▸ **Your task**
The whole listing is to be repeated exactly. Add nothing.

▸ **Supplied material**
|---|

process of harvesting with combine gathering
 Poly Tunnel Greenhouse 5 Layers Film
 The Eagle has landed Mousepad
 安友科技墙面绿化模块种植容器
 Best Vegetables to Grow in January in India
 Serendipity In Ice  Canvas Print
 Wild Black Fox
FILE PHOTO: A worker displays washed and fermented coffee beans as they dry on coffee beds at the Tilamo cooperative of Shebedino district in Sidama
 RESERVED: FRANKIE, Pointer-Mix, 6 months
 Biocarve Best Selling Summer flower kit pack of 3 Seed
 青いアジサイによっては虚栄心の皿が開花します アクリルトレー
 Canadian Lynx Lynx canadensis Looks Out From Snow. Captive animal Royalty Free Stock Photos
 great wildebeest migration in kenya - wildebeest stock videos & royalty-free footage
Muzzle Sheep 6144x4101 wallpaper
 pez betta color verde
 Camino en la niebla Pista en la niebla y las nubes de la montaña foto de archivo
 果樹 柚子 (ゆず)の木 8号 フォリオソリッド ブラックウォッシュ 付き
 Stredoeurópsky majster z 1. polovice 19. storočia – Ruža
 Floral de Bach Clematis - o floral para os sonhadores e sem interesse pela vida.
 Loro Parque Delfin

|---|

▸ **Task answer**
process of harvesting with combine gathering
 Poly Tunnel Greenhouse 5 Layers Film
 The Eagle has landed Mousepad
 安友科技墙面绿化模块种植容器
 Best Vegetables to Grow in January in India
 Serendipity In Ice  Canvas Print
 Wild Black Fox
FILE PHOTO: A worker displays washed and fermented coffee beans as they dry on coffee beds at the Tilamo cooperative of Shebedino district in Sidama
 RESERVED: FRANKIE, Pointer-Mix, 6 months
 Biocarve Best Selling Summer flower kit pack of 3 Seed
 青いアジサイによっては虚栄心の皿が開花します アクリルトレー
 Canadian Lynx Lynx canadensis Looks Out From Snow. Captive animal Royalty Free Stock Photos
 great wildebeest migration in kenya - wildebeest stock videos & royalty-free footage
Muzzle Sheep 6144x4101 wallpaper
 pez betta color verde
 Camino en la niebla Pista en la niebla y las nubes de la montaña foto de archivo
 果樹 柚子 (ゆず)の木 8号 フォリオソリッド ブラックウォッシュ 付き
 Stredoeurópsky majster z 1. polovice 19. storočia – Ruža
 Floral de Bach Clematis - o floral para os sonhadores e sem interesse pela vida.
 Loro Parque Delfin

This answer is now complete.